## PROBLEM SET
[1] Reproduce the integration text starting with "The integral to" and going on through "cos x - sin x.", substituting "creative reasoning" for "lateral thinking".
[2] From the integration text, list every expression that directly follows the symbol "=>", in the order in which they appear.

─── TEXT EXTRACT

The integral to be determined is `int sin x/(cos x + sin x) dx`

Using a little lateral thinking makes determining the given integral easy. The derivative of sin x + cos x is cos x - sin x.

`int sin x/(cos x + sin x) dx`

can be written as: `int (1/2)*(sin x + sin x + cos x - cos x)/(cos x + sin x) dx`

=> `(1/2)*int ((sin x + cos x) - (cos x - sin x))/(cos x + sin x) dx`

=> `(1/2)*int (sin x + cos x)/(cos x + sin x) dx - (1/2)*int (cos x - sin x)/(cos x + sin x) dx`

=> `(1/2)* int 1 dx - (1/2)*int (cos x - sin x)/(cos x + sin x) dx`

let `cos x + sin x = y`

`dy = (cos x - sin x) dx`

=> `(1/2)* int 1 dx - (1/2)*int (1/y) dy`

=> `(1/2)*x - (1/2)*ln y + C`

substitute y = `sin x + cos x`

=> `(1/2)x - (1/2)*ln(cos x + sin x) + C`

**The integral `int sin x/(cos x + sin x) dx` = `(x - ln (cos x + sin x))/2 + C` **

──────
─── PROVIDED INFORMATION

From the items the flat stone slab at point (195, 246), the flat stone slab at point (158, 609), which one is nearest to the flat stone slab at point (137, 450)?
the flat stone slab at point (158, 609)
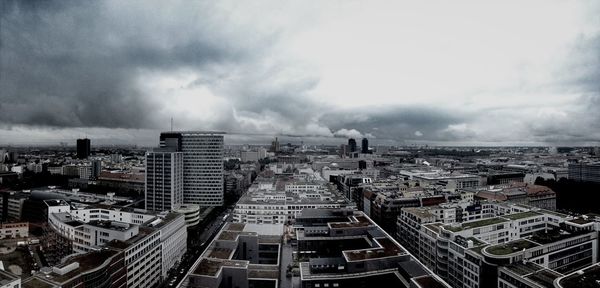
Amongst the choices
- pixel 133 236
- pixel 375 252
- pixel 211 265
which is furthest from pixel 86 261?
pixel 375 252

──────
─── PROVIDED INFORMATION

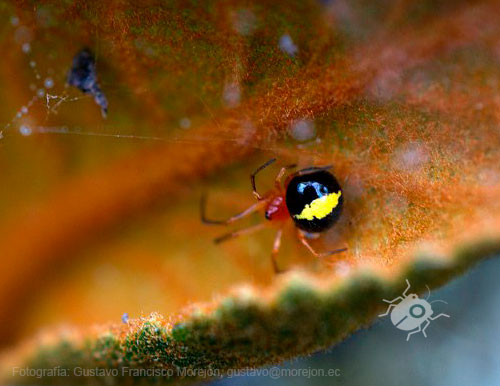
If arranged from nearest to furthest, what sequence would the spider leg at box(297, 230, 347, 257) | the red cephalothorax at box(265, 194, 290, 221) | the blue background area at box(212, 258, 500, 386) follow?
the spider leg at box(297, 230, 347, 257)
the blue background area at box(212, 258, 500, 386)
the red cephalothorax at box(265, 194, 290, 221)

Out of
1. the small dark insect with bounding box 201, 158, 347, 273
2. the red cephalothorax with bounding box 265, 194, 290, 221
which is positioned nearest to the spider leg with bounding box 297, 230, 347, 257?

──────
─── PROVIDED INFORMATION

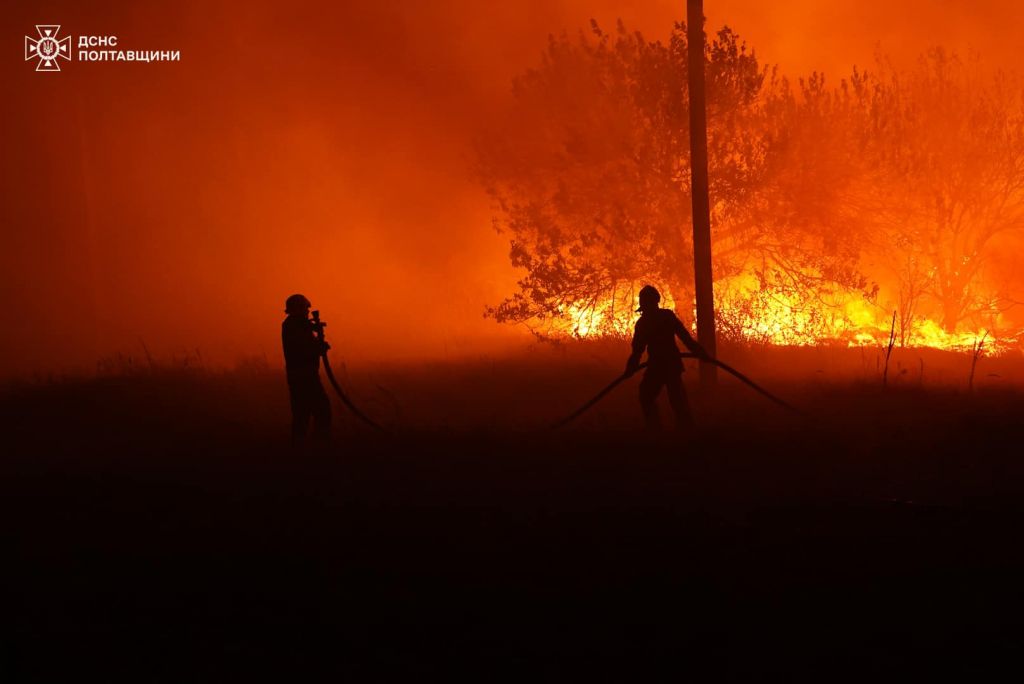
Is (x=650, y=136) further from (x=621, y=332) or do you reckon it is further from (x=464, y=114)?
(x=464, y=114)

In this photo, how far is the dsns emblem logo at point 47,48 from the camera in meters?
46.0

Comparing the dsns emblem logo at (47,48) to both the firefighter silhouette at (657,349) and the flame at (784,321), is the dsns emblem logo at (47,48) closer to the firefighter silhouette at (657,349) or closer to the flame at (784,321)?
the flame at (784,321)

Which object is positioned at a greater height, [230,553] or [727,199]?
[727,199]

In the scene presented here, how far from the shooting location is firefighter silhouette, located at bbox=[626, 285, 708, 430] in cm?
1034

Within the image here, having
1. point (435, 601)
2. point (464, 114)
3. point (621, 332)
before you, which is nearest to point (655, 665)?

──────

## OUTPUTS BY TASK
[1]
The integral to be determined is `int sin x/(cos x + sin x) dx`

Using a little creative reasoning makes determining the given integral easy. The derivative of sin x + cos x is cos x - sin x.

[2]
1. (1/2)*int ((sin x + cos x) - (cos x - sin x))/(cos x + sin x) dx
2. (1/2)*int (sin x + cos x)/(cos x + sin x) dx - (1/2)*int (cos x - sin x)/(cos x + sin x) dx
3. (1/2)* int 1 dx - (1/2)*int (cos x - sin x)/(cos x + sin x) dx
4. (1/2)* int 1 dx - (1/2)*int (1/y) dy
5. (1/2)*x - (1/2)*ln y + C
6. (1/2)x - (1/2)*ln(cos x + sin x) + C